Ramaphosa then said that over 600 million people in Africa had no access to electricity and “there was a need for the rich nations to invest in mega projects to generate electricity on the continent”. Now hang on, Mr Ramaphosa. When your party came to power South Africa produced a large electricity surplus at the lowest price in the world. Twenty-nine years later, even at hugely higher prices, South Africa is often without electricity.
And when you were Deputy President, you were put in charge of Eskom, Mr Ramaphosa. So that is what you and your party have done, yet you seem to think the solution is for foreign countries to invest huge fortunes here. But if you and your comrades won’t look after your investments or maintain them, why on earth should anyone do that ? It doesn’t make sense.
Moreover, when Africa was colonised there were no power cuts. True, the colonial administrations only produced sufficient power for a limited number of consumers. But as soon as African countries became independent they immediately started having power cuts. This was true even in Zimbabwe where the British had constructed Kariba Dam as a huge farewell present. And while under colonialism Africa hadn’t been a food importer, as soon as African countries became independent they became large food importers.
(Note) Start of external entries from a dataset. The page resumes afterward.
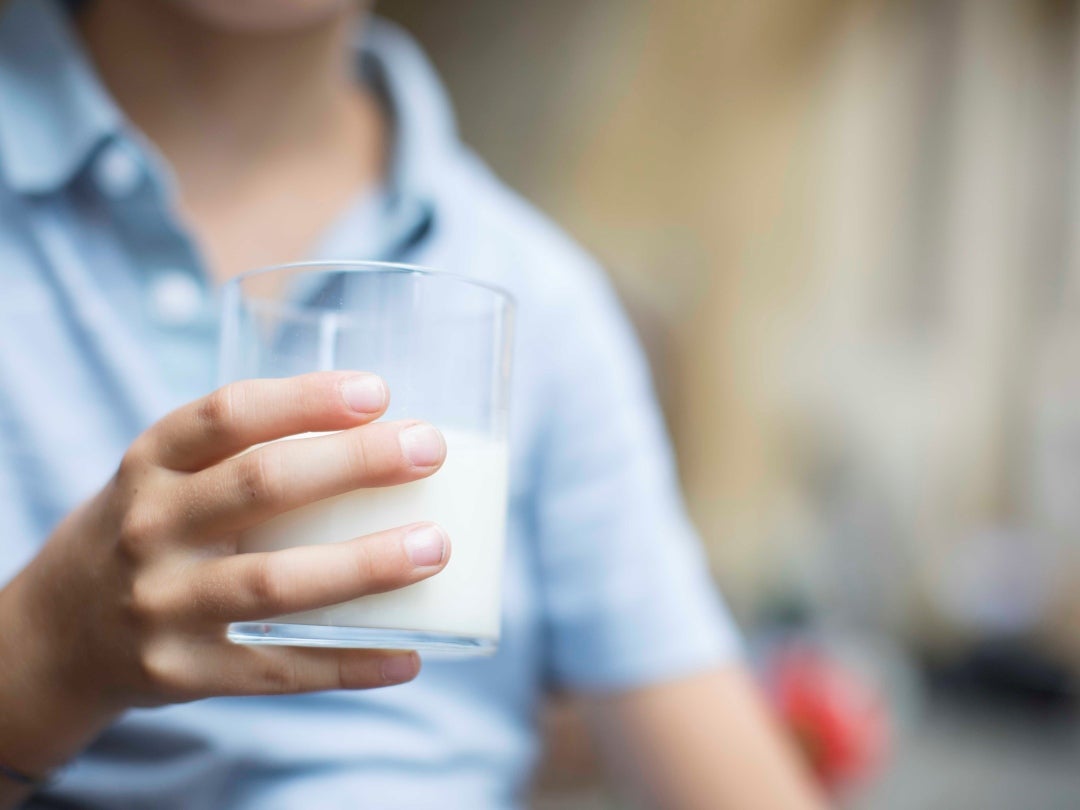 Kinderhand hält ein Glas mit frischer Milch.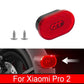 Red oval taillight lens in black housing, close-up with mounting screws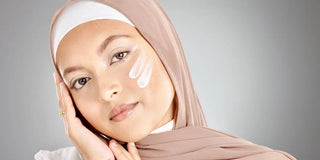 woman with sunscreen swatches on her cheek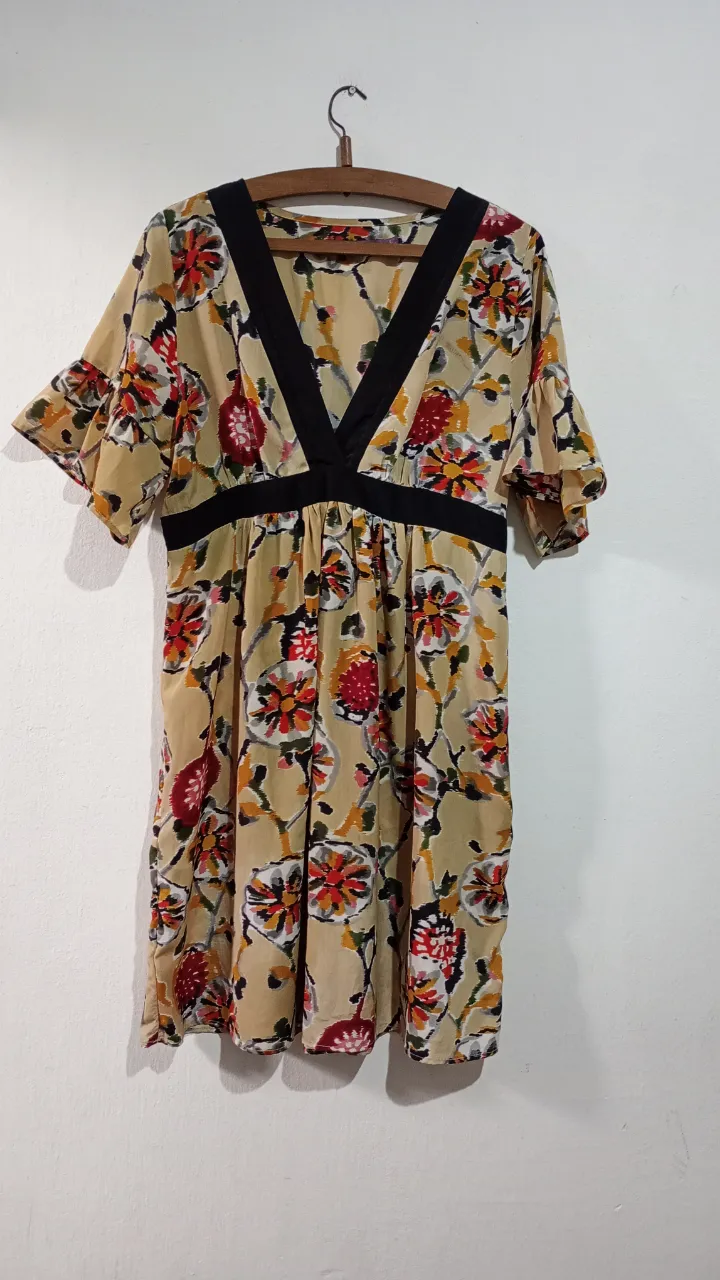 Vestido con estampado floral en tonos amarillos, rojos y verdes. Posee escote en V con vivos negros y cintura elastizada. Las mangas son cortas y con volados. Marca Rapsodia, talle L 46/48. Tiene lazo para ajustar la cintura en la parte de la espalda, cierre al costado. Medidas aprox en plano: hombro 38 cm, sisa 48 cm, bajo busto/cintura alta 40 cm, largo 90 cm.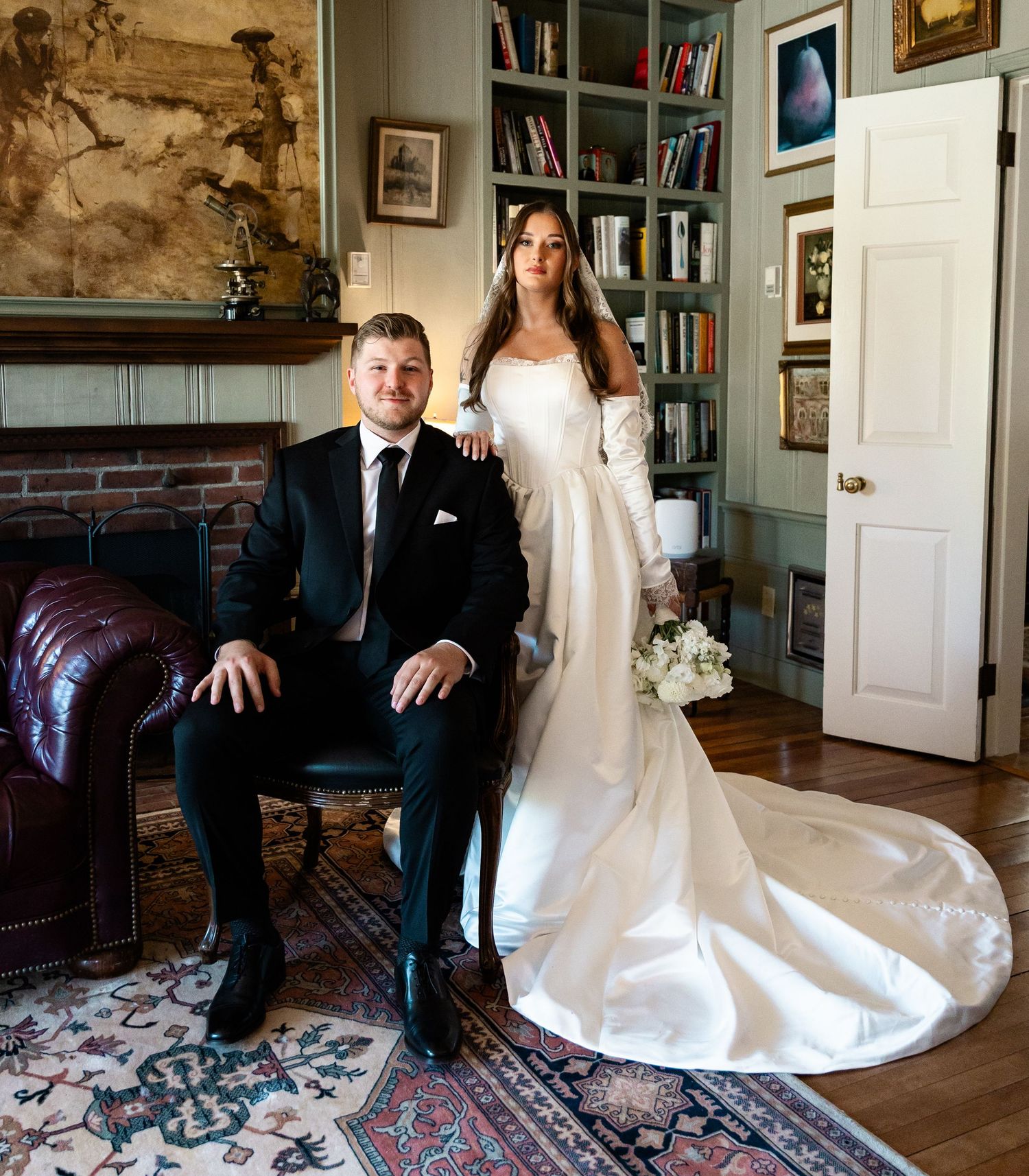 Elegant wedding portrait of bride in white gown with train and groom in black tuxedo posing in a classic library setting.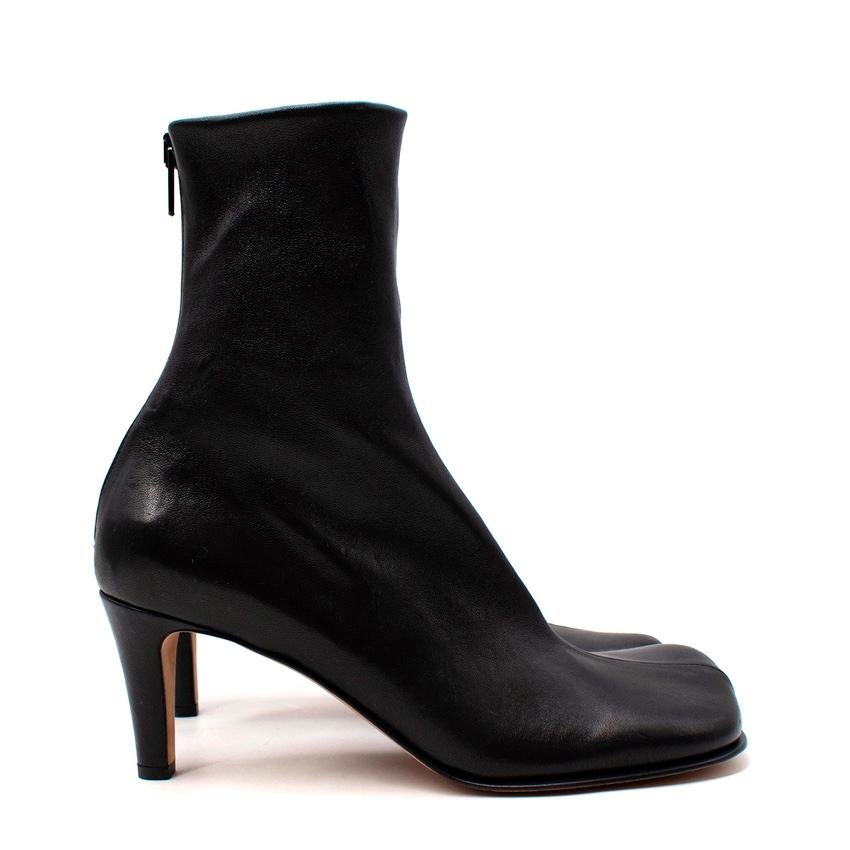 Bottega Veneta Bloc Black Leather Square Toe Ankle Boots
 

 - Smooth supple black leather ankle boots, fitting closely around the ankle, with a squared off toe, synonymous with Daniel Lee's vision for the House
 -Back zip closure 
 

 Materials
How do we explain these things ?
Nonetheless, Ramaphosa argued that the gigantic Inga dam must be financed and built – “nations that have money must put money into (African) infrastructure projects”. Indeed, that ought to happen right away: “Let’s get that done and then we will be convinced that you are serious”. Ah, so that is the reward for those rich Western countries: we will at last regard them as serious. So it’s all about feelings again. It doesn’t sound like a very substantial reward for the huge amounts of money they would have to spend. Are you really serious, Mr Ramaphosa ?
But hang on, that reminds me. Not long ago, Mr Ramaphosa, you were laying great stress on the need for more infrastuctural investment in South Africa. Everyone agreed and the private sector even said they were keen to find money for that. So what have you actually done for our infrastucture ? I don’t see a whole lot of new roads, dams, power stations and bridges getting built – or even repaired.
Part of the problem, of course, is that you can’t expect anyone to do all that building if construction mafias immediately demand – at gun point – an extra 30%. For which they do absolutely nothing.
On those terms, no one can invest profitably. So the government really has to crack down hard on those extortionist mafias and lock them all up. But that doesn’t seem to be happening at all. I can’t think of even one instance where that has happened. Indeed, in KwaZulu-Natal the provincial housing minister is pleading for builders to get together with those business forums, which is what he calls those mafias. That minister is an ANC man, Mr President.
So I’m very sorry if it’s hurtful for your feelings, Mr Ramaphosa, but since it’s Wimbledon time again, let me quote the immortal words of John McEnroe: “You can’t be serious.”